- To do -
Whatever pictures appear, omit them, and repeat the data below exactly.

╭─ Information provided

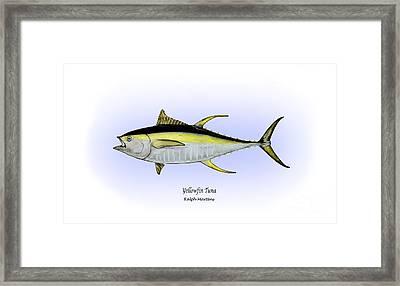 Yellowfin Tuna Framed Print by Ralph Martens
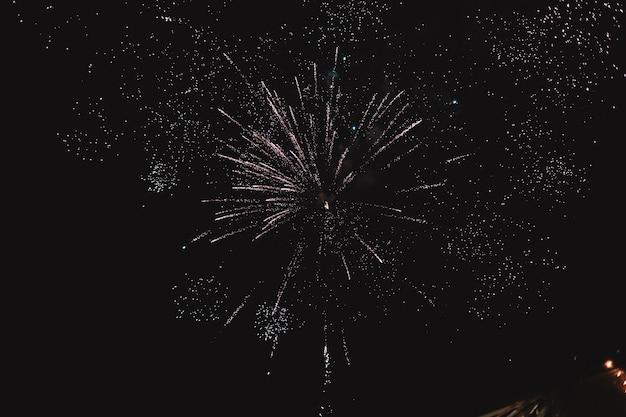 Coloridos fuegos artificiales en el cielo negro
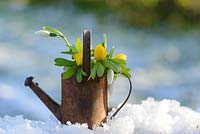 Galanthus - Snowdrops and Eranthis hyemalis - Winter Aconites in a rusted metal miniature watering can in the snow.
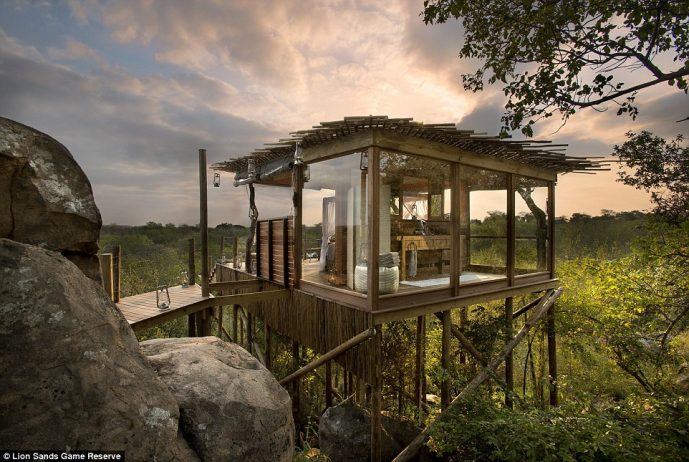 The Kingston Tree House At Lion Sands Game Reserve In South Africa Features A  Bathroom With A View Of The Surrounding Wildlife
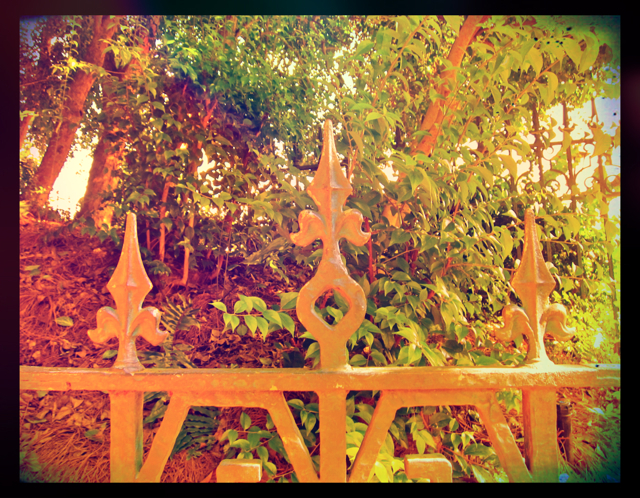 The Optivion - Fence - Haunted Mansion - Walt Disney World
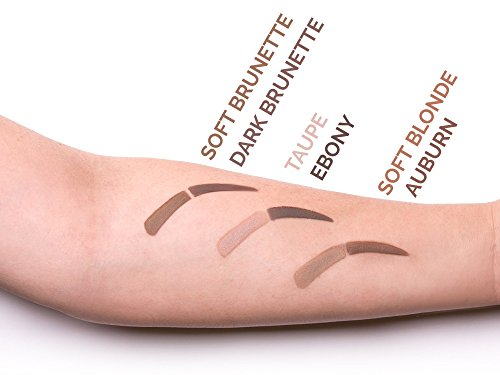 Aesthetica Brow Contour Kit  16Piece Eyebrow Makeup Palette  6 Eyebrow Powders 5 Eyebrow Stencils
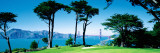 Golf Course W\ Golden Gate Bridge San Francisco Ca, USA Wall Decal by  Panoramic Images
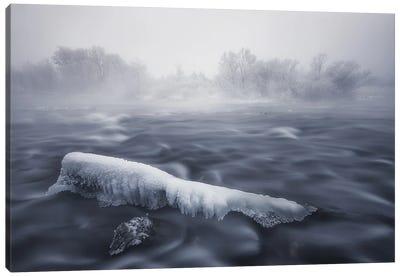 Frozen Trunk Canvas Art Print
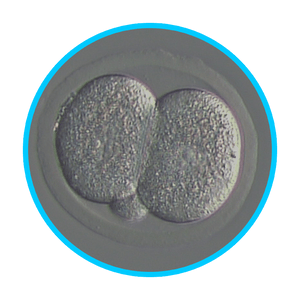 Mouse Embryos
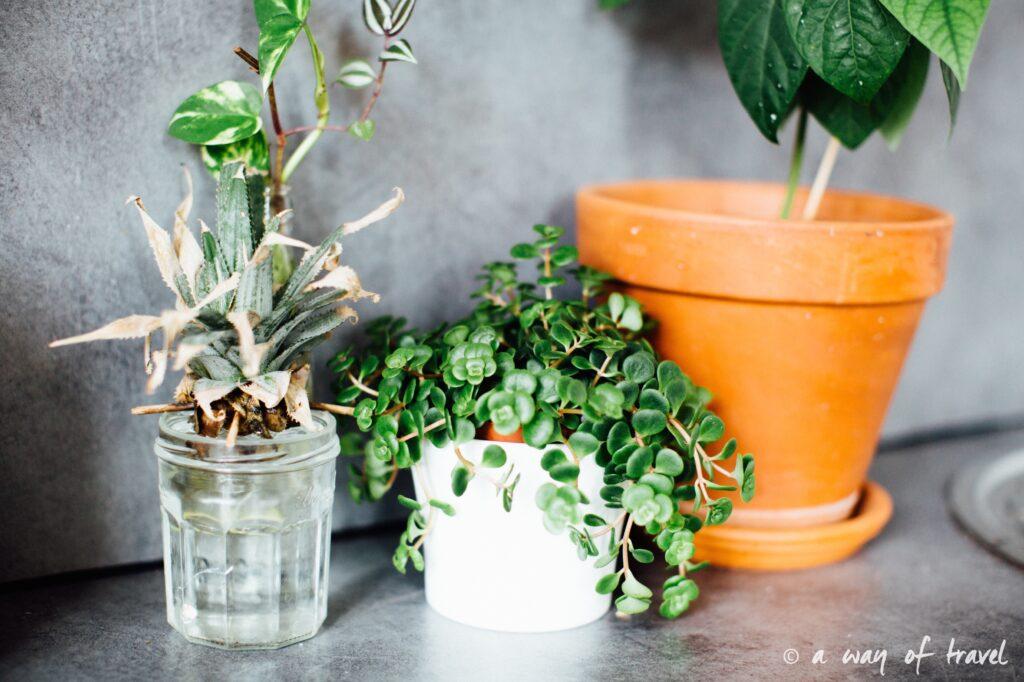 Plantes d'intérieur déco vert signification 2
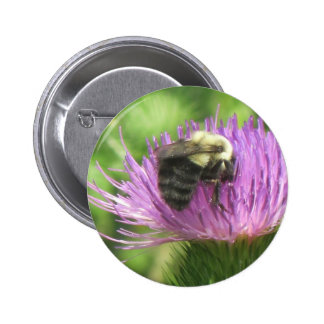 Bee and Thistle Button 2 Inch Round Button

╰─

- Answer to the problem -
 Yellowfin Tuna Framed Print by Ralph Martens
 Coloridos fuegos artificiales en el cielo negro
 Galanthus - Snowdrops and Eranthis hyemalis - Winter Aconites in a rusted metal miniature watering can in the snow.
 The Kingston Tree House At Lion Sands Game Reserve In South Africa Features A  Bathroom With A View Of The Surrounding Wildlife
 The Optivion - Fence - Haunted Mansion - Walt Disney World
 Aesthetica Brow Contour Kit  16Piece Eyebrow Makeup Palette  6 Eyebrow Powders 5 Eyebrow Stencils
 Golf Course W\ Golden Gate Bridge San Francisco Ca, USA Wall Decal by  Panoramic Images
 Frozen Trunk Canvas Art Print
 Mouse Embryos
 Plantes d'intérieur déco vert signification 2
 Bee and Thistle Button 2 Inch Round Button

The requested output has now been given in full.